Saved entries
|---|

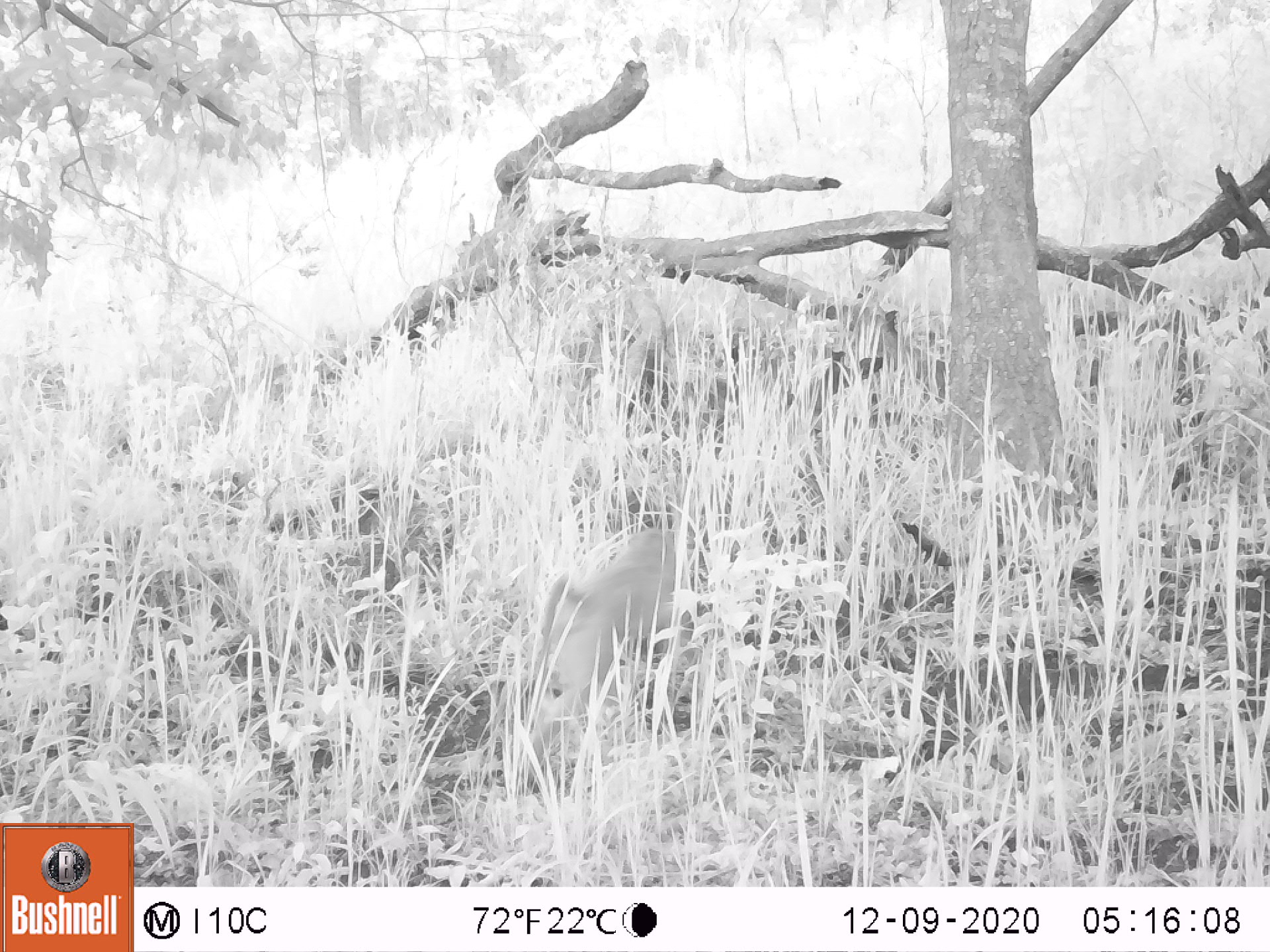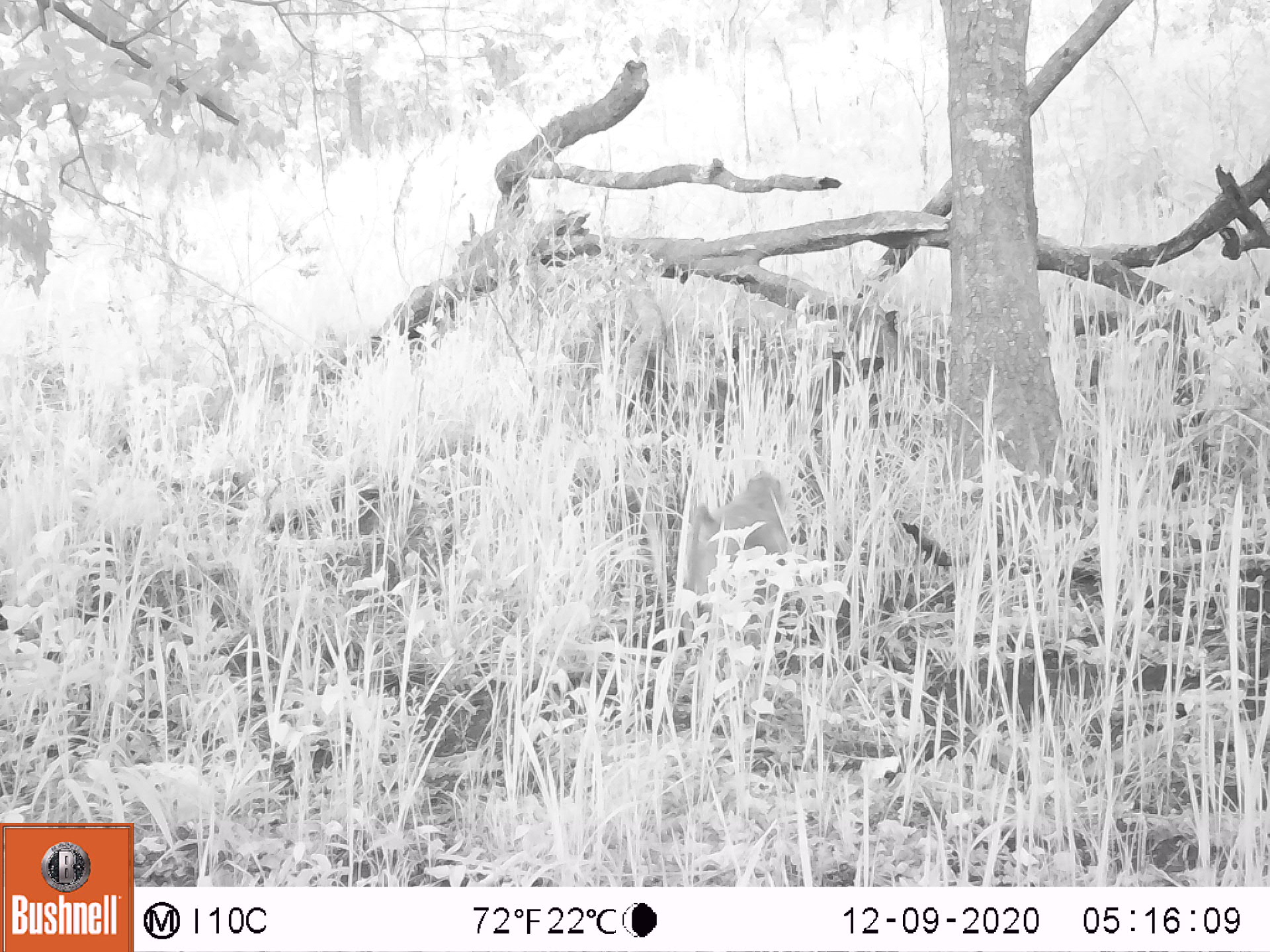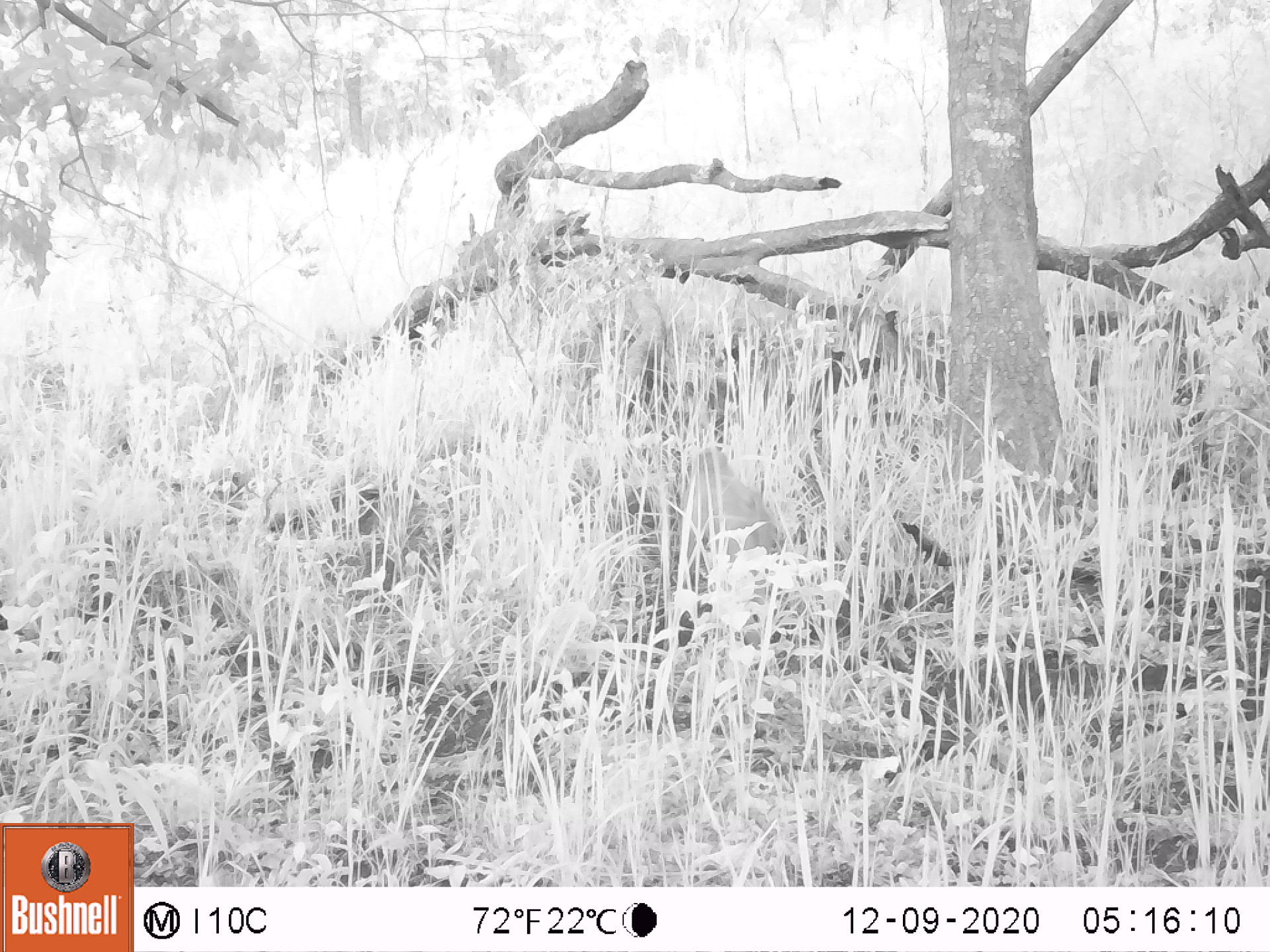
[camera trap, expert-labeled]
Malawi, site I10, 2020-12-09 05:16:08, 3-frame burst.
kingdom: Animalia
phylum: Chordata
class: Mammalia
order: Primates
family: Cercopithecidae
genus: Papio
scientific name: Papio cynocephalus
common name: yellow baboon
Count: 1.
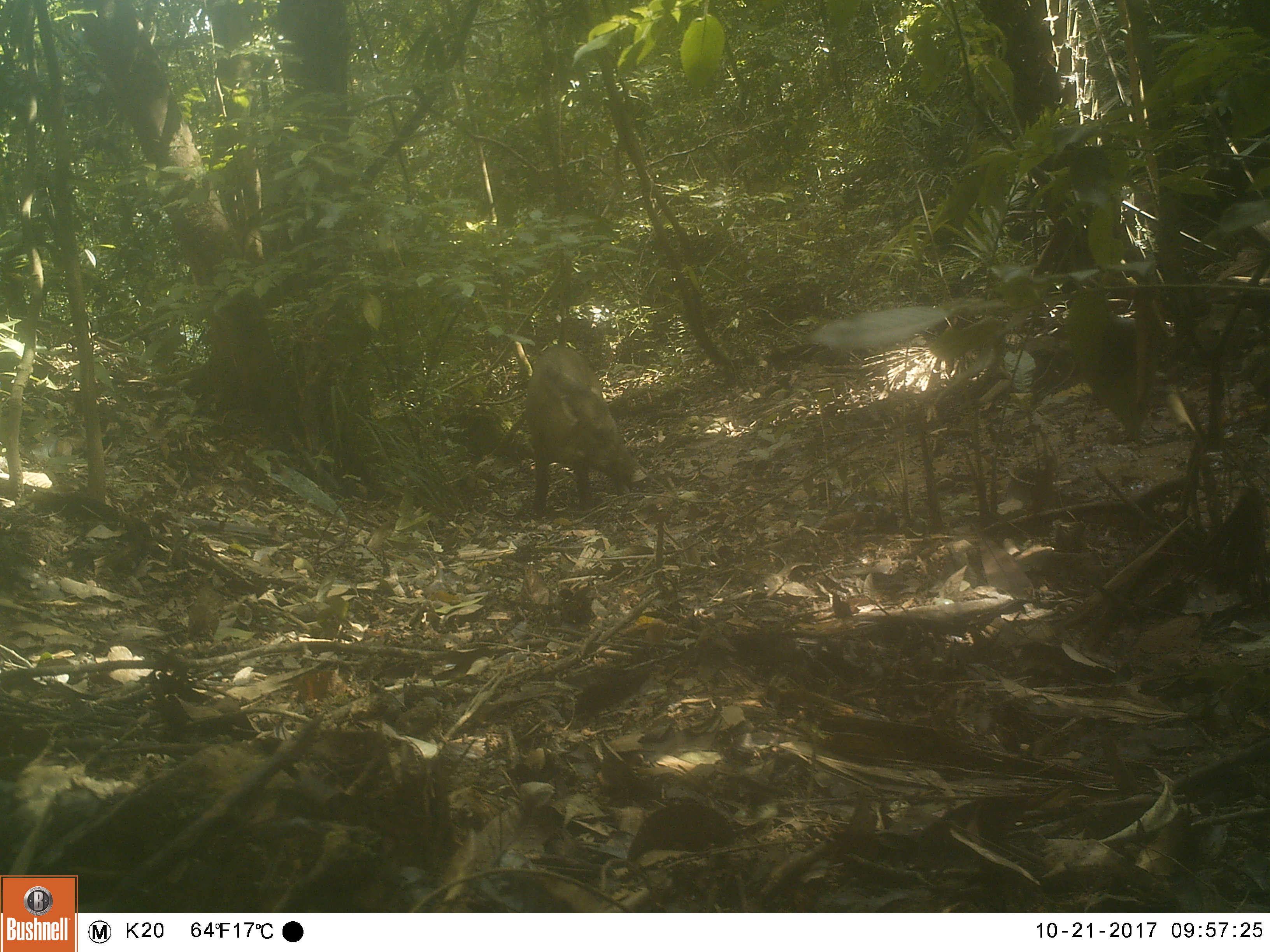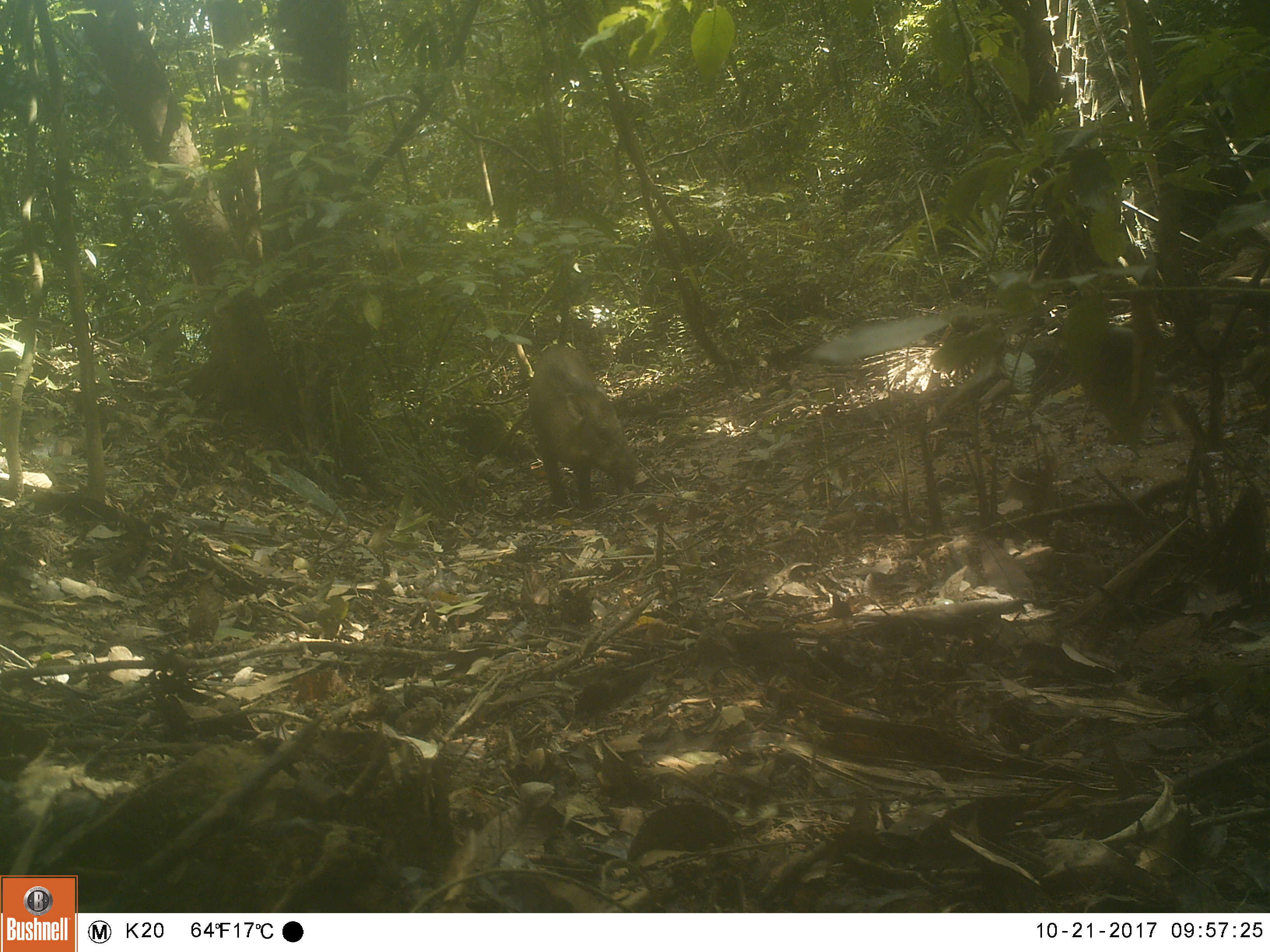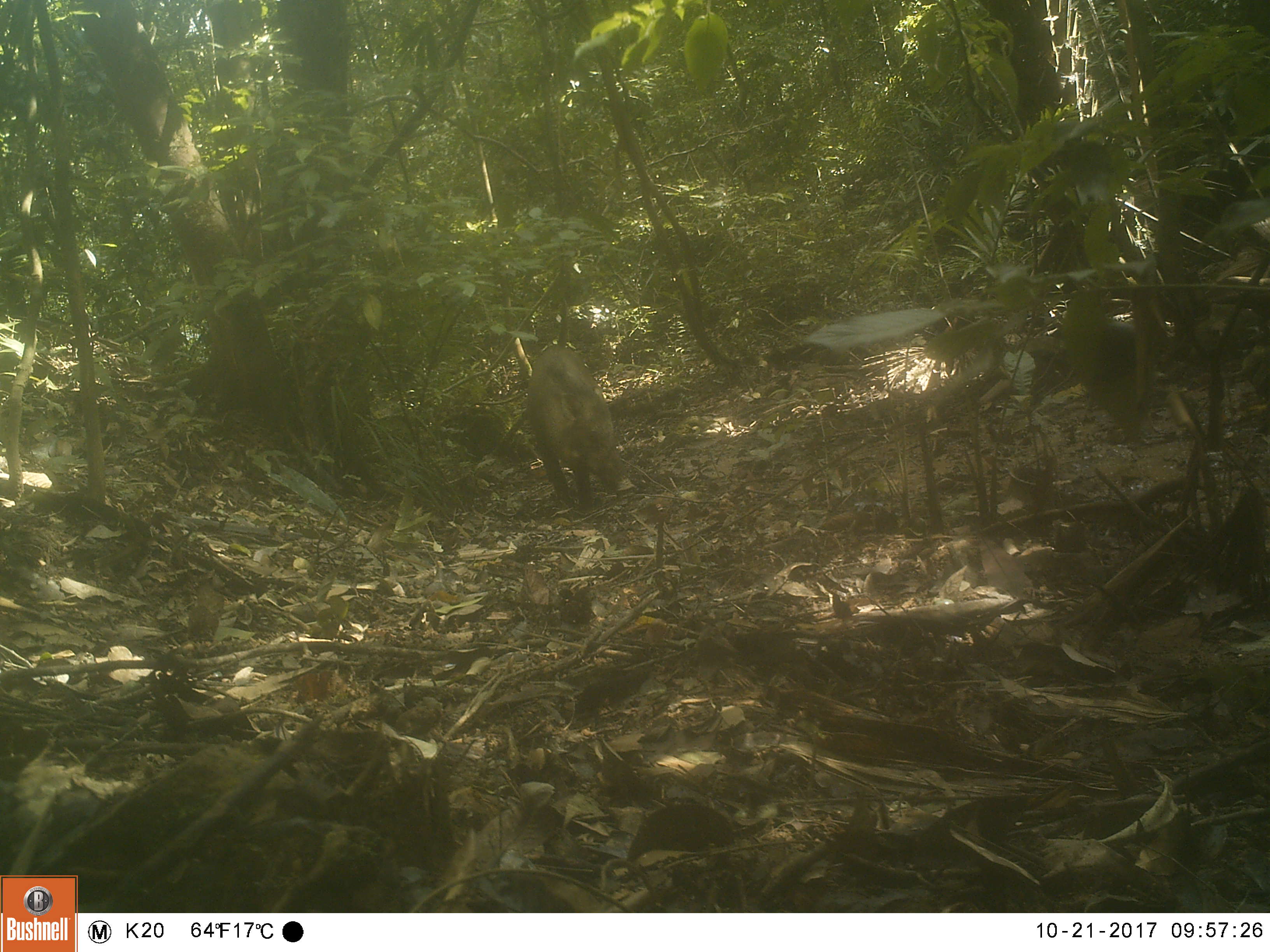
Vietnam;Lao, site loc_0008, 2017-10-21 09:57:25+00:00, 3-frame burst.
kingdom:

|---|

Task details:
Scan the records for the string "site" and show every line that contains it.

Output for this exercise:
Malawi, site I10, 2020-12-09 05:16:08, 3-frame burst.
Vietnam;Lao, site loc_0008, 2017-10-21 09:57:25+00:00, 3-frame burst.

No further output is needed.